DESCRIPTION OF THE TASK: All of the data is to be written out again exactly, without the pictures.

(Page-level text extractions)
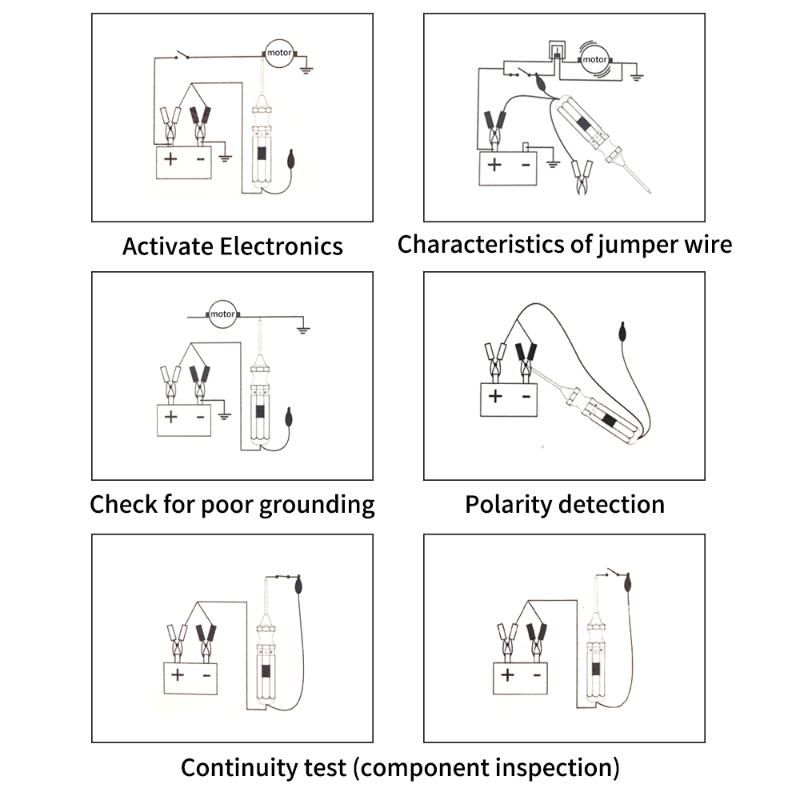 motor

+ -

Activate Electronics

motor

+ -

Characteristics of jumper wire

motor

+ -

Check for poor grounding

+ -

Polarity detection

+ -

+ -

Continuity test (component inspection)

YOUR SOLUTION:
 motor

+ -

Activate Electronics

motor

+ -

Characteristics of jumper wire

motor

+ -

Check for poor grounding

+ -

Polarity detection

+ -

+ -

Continuity test (component inspection)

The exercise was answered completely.